研讀文本:
►
6. Dataframe to files#

這門課，尤其是資料科學，會傾向於用Pandas DataFrame來操作資料，對於初期的觀察資料，或者資料的排序、彙整、計數、篩選、儲存與檔案轉換等，都非常方便。你會用到Pandas Dataframe來操作資料可能會有以下幾種情形：

將CSV或EXCEL檔案讀入成為Pandas DataFrame（常用）
將JSON檔案讀入成為Pandas DataFrame（常用）
將Pandas DataFrame寫入成為CSV或EXCEL檔案（常用）
將Pandas DataFrame寫入成為JSON檔案（常用）
將List of Dicts轉為Pandas DataFrame（常用）
將List of Lists轉為Pandas DataFrame
將Pandas DataFrame轉為List of Dicts
將Pandas DataFrame轉為List of Lists

Alt text

Write Dataframe to files#

# Write DataFrame to CSV file
df.to_csv('data1.csv', index=False)

# Write DataFrame to Excel file
df.to_excel('data1.xlsx', index=False)

# Write DataFrame to JSON file
df.to_json('data1.json', orient='records')

Read files to Dataframe#

# Read CSV file to DataFrame
df = pd.read_csv('data1.csv')
# Read Excel file to DataFrame
df = pd.read_excel('data1.xlsx')
# Read JSON file to DataFrame
df = pd.read_json('data1.json', orient='records')
◄
任務項目:
請根據研讀文本回答下列問題。
(a) 除了初期的觀察資料，研讀文本說 Pandas DataFrame 對哪些資料操作也非常方便？
(b) 將 DataFrame 寫入 JSON 檔案的程式碼中，orient 參數設為什麼值？
(c) 把 Excel 檔案讀入成為 DataFrame 時，程式碼呼叫的是哪個函式？
請只依據研讀文本作答。

資料:
►
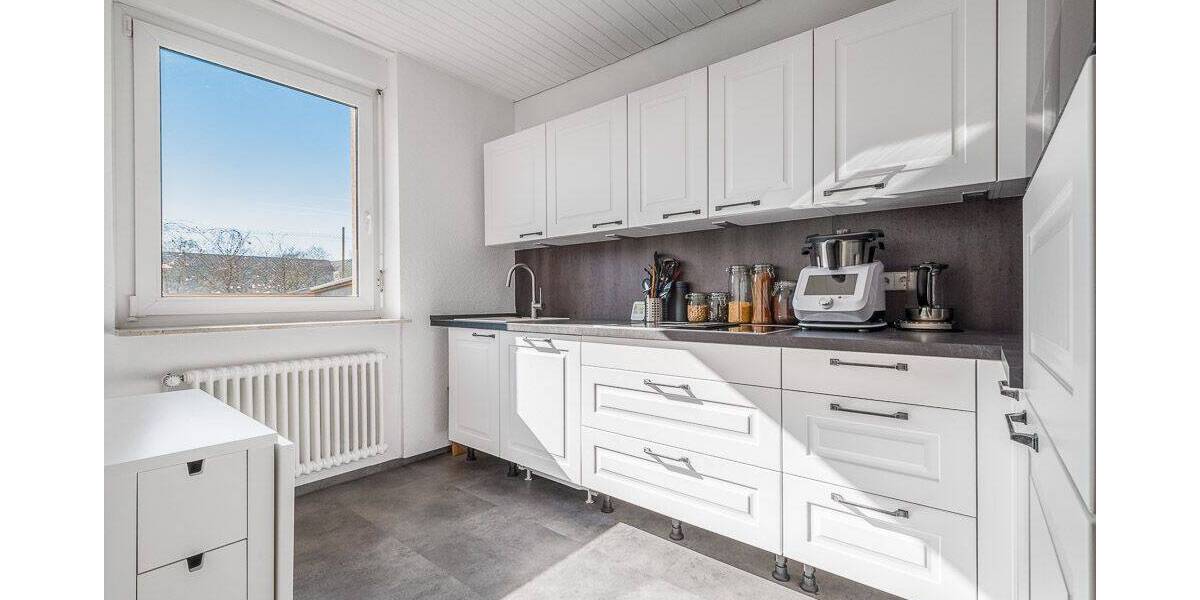 Mehrfamilienhaus, Wohnhaus Freiburg im Breisgau Zähringen - 1 Zimmer, 179 m&sup2;, 725.000&euro; | Angebot:26138875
◄
以下輸出:
(a) 資料的排序、彙整、計數、篩選、儲存與檔案轉換。
(b) 'records'。
(c) pd.read_excel。